··· Given information ···

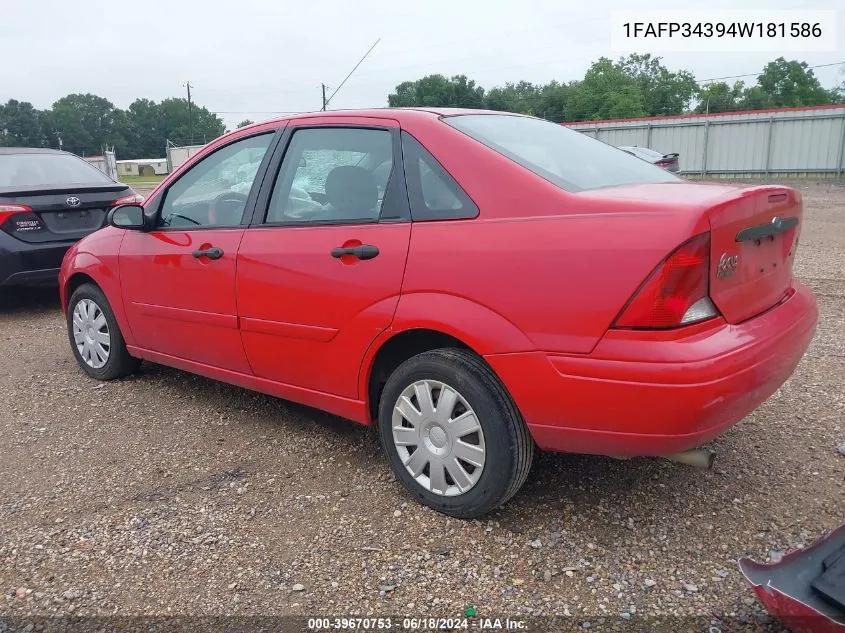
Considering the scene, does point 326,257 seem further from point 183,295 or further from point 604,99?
point 604,99

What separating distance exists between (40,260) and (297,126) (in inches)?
163

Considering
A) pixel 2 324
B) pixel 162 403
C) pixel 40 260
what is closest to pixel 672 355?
pixel 162 403

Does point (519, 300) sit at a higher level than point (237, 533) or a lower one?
higher

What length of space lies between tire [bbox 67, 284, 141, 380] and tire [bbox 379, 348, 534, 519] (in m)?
2.39

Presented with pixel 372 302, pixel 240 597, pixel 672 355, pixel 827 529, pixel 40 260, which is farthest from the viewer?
pixel 40 260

···

Request –
Write the lines out exactly, from the one with "What separating distance" down to the last line of the listing, and leave out all others.

Result of this task –
What separating distance exists between (40,260) and (297,126) (in inches)?
163

Considering
A) pixel 2 324
B) pixel 162 403
C) pixel 40 260
what is closest to pixel 672 355?
pixel 162 403

Does point (519, 300) sit at a higher level than point (237, 533) or a lower one?
higher

What length of space lies between tire [bbox 67, 284, 141, 380] and tire [bbox 379, 348, 534, 519] (in m)?
2.39

Presented with pixel 372 302, pixel 240 597, pixel 672 355, pixel 827 529, pixel 40 260, which is farthest from the viewer?
pixel 40 260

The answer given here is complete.